(Munich) La vice-présidente des États-Unis, Kamala Harris, a accusé pour la première fois la Russie d’avoir perpétré des « crimes contre l’humanité » depuis le début de son invasion de l’Ukraine il y a près d’un an, prévenant que les responsables devront « en rendre compte ».

Intervenant à la Conférence de Munich sur la sécurité, Mme Harris, une ancienne procureure, a fait une énumération glaçante des exactions attribuées à Moscou, citant les bombardements systématiques visant les civils et les infrastructures critiques, les tortures et les viols attribués aux soldats russes, les déportations d’Ukrainiens en Russie, notamment de milliers d’enfants séparés de leur famille.

« Nous avons examiné les preuves, nous connaissons les normes juridiques et il n’y a pas de doute : ce sont des crimes contre l’humanité », a-t-elle déclaré.

Depuis le début de l’invasion, les États-Unis ont documenté ou répertorié plus de 30 600 cas de crimes de guerre commis par les forces russes en Ukraine, précise le département d’État américain.
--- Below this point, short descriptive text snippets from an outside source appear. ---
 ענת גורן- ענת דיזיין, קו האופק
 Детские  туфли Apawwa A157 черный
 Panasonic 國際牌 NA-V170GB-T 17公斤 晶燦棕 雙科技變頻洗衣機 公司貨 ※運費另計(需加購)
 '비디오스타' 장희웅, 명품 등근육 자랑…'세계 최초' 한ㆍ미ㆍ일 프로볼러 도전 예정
Le ministre des Affaires étrangères ukrainien, Dmytro Kouleba, a salué la position américaine et accusé de nouveau Moscou « de guerre génocidaire » en Ukraine, lors d’une conférence de presse en marge de la Conférence.

Il a dit toutefois craindre qu’il ne soit pas possible de réunir suffisamment de preuves pour poursuivre en justice « des individus précis » ayant commis « des atrocités ».

Kyiv a appelé à la mise en place d’un tribunal spécial pour juger les plus hauts responsables russes, mais sa forme exacte soulève des questions juridiques complexes.

Risques que « Poutine gagne »

Réunis à Munich en marge de la Conférence, les chefs de la diplomatie des grandes puissances du G7 ont réaffirmé parallèlement dans un communiqué leur « solidarité inébranlable avec l’Ukraine, aussi longtemps que nécessaire », près d’un an après le lancement de l’invasion russe le 24 février 2022.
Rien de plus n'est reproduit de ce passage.